Notes payable are comprised as follows:

 

    September 30, 2015     March 31, 2015  
Senior secured note payable to a bank, secured by all assets of Saleen Signature Cars, guaranteed by the U.S. Small Business Administration and personally guaranteed by the Company’s CEO, payable in full in March 2015, currently in default (1)   $ 358,704     $ 358,704  
Subordinated secured bonds payable, interest at 6% per annum payable at various maturity dates, currently in default (2)     97,000       97,000  
Subordinated secured note payable, interest at 6% per annum, payable March 16, 2010, currently in default (3)     61,046       61,046  
Unsecured notes payable, interest at 10% per annum payable on various dates from July 31 to March 31, 2010, currently in default (4)     55,000       55,000  
Promissory note, interest at 6%, secured by a vehicle (5)     -       100,000  
Total notes payable   $ 571,750     $ 671,750  

 

(1) On February 6, 2014, Saleen Signature Cars received a Complaint from a bank filed in California Superior Court, Riverside County alleging, among other matters, breach of contract due to non-timely payment of November and December 2013 principal amounts owed, which were paid as of March 31, 2014, and the occurrence of a change in control as a result of the Merger. The bank sought full payment of principal and interest owed.
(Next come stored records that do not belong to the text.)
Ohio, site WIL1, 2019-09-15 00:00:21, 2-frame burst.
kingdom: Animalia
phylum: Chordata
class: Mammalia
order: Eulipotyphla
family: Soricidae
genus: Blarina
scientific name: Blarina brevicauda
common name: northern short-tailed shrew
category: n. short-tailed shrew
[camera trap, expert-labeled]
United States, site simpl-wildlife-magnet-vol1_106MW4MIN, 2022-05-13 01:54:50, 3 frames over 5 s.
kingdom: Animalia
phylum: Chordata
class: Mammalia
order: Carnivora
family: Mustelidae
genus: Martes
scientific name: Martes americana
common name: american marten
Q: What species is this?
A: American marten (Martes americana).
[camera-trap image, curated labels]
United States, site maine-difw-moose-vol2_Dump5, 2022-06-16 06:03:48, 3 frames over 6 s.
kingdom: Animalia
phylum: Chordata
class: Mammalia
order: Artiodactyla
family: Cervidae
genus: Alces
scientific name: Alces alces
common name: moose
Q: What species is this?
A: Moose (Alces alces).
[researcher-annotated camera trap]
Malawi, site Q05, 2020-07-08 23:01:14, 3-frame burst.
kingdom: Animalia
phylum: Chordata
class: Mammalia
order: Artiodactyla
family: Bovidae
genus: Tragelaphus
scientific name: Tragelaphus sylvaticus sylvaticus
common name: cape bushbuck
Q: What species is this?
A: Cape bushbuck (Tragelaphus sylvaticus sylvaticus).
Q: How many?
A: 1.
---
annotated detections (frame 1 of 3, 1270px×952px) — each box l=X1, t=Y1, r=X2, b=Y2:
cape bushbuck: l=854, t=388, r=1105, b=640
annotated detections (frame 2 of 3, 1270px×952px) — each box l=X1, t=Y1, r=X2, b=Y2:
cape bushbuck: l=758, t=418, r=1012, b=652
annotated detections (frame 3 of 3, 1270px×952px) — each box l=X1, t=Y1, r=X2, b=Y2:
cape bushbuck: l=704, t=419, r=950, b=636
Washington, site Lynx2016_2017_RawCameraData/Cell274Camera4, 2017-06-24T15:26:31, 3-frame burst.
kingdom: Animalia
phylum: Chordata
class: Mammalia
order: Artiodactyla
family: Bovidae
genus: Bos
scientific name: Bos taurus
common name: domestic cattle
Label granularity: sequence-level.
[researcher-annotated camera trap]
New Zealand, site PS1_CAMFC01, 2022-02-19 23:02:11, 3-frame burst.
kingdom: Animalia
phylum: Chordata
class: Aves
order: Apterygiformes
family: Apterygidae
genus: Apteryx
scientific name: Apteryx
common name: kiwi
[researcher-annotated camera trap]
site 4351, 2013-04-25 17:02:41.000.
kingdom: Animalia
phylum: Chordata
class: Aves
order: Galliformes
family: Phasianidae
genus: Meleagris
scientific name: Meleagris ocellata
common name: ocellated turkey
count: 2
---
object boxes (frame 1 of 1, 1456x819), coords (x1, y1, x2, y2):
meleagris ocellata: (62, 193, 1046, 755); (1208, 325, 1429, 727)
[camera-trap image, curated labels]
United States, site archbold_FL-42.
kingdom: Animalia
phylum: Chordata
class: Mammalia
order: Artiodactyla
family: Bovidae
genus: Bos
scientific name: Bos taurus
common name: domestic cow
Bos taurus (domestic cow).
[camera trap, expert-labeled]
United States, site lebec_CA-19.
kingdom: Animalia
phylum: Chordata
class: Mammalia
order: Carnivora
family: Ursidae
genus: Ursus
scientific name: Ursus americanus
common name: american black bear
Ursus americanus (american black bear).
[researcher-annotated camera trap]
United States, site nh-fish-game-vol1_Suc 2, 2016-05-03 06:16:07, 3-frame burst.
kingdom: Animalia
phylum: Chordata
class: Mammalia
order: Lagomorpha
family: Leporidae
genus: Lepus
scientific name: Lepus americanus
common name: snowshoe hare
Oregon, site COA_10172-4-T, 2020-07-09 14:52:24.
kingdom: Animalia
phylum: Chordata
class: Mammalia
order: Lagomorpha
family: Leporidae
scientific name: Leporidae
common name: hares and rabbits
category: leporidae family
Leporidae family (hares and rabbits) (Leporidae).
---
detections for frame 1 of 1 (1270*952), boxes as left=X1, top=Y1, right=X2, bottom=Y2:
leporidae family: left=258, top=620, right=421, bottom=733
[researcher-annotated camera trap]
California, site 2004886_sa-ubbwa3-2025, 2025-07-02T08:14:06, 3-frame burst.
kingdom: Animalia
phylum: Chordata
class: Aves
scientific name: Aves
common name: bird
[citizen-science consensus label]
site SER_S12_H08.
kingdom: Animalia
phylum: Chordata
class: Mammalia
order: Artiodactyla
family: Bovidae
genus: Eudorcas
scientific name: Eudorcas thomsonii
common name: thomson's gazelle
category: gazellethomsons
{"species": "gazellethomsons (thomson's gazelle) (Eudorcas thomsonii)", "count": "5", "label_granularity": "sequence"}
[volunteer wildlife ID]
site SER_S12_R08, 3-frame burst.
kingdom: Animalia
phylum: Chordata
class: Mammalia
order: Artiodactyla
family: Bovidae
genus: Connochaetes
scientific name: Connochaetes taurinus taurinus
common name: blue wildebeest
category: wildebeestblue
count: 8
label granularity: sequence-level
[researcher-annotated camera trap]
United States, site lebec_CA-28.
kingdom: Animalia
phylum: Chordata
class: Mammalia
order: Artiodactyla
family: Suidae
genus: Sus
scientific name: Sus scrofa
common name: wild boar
In April 2014, the Company entered into a settlement arrangement with the bank whereby the bank dismissed this case in exchange for payment of $124,000 that was applied towards principal and unpaid fees along with advance loan principal and interest through July 2014. From August 2014 to March 31, 2015, in exchange for payments totaling $90,000, the bank agreed to extend this arrangement through various dates with the last date being March 2015. On April 29, 2015, the bank filed a claim against the Company alleging breach of the loan agreement, breach of a commercial guaranty by Steve Saleen, Chairman and CEO, and the bank demanded full payment of principal and interest outstanding (see Note 10).
   
(2) Bonds and notes issued on March 1, 2008, 2009 and 2010, payable in full upon one year from issuance. The Bonds accrue interest at 6% per annum and are secured by the personal property of Saleen Signature Cars. As of September 30, 2015 and March 31, 2015, respectively, the Bonds were in default due to non-payment.
   
(3) Note payable issued on March 16, 2010 due in full on March 16, 2011. The note accrued interest at 10% per annum and was secured by three vehicles held in inventory by Saleen Signature Cars. On June 7, 2013, the Company entered into a Settlement Agreement and Mutual General Release by canceling this note and issuing a new unsecured 6% note payable due on or before August 19, 2013. The note was in default as of September 30, 2015 and March 31, 2015 due to non-payment.
   
(4) In June 2014, the Company entered into a Settlement Agreement and Mutual Release agreement with a note holder for one of the notes that had an outstanding principal and interest of $100,000 and $53,374, respectively, in exchange for (1) issuance of 800,000 shares of its Common Stock and (2) cash payment of $35,000. The Company issued the common shares in June 2014 and determined the value to be $112,000, which was based on the value of the Common Stock of $0.14 as of the date of settlement. The remaining cash payment of $35,000 was unpaid and was included in notes payable as of September 30, 2015 and March 31, 2015. In addition, another separate note for $20,000 remains outstanding as of March 31, 2015 and is in default due to non-payment.
   
(5) The Company entered into a note agreement on March 25, 2015 for $100,000 principal and interest bearing at a rate of 6% per annum. The note was secured by a vehicle provided to the note holder by the Company and was due on demand after 60 days following the date the secured vehicle was returned to the Company. In June 2015, the note holder agreed to cancel this note and attribute the then principal outstanding of $100,000 as partial payment against advance royalties received in conjunction with an Intellectual Property License Agreement entered into with the note holder (see Note 7).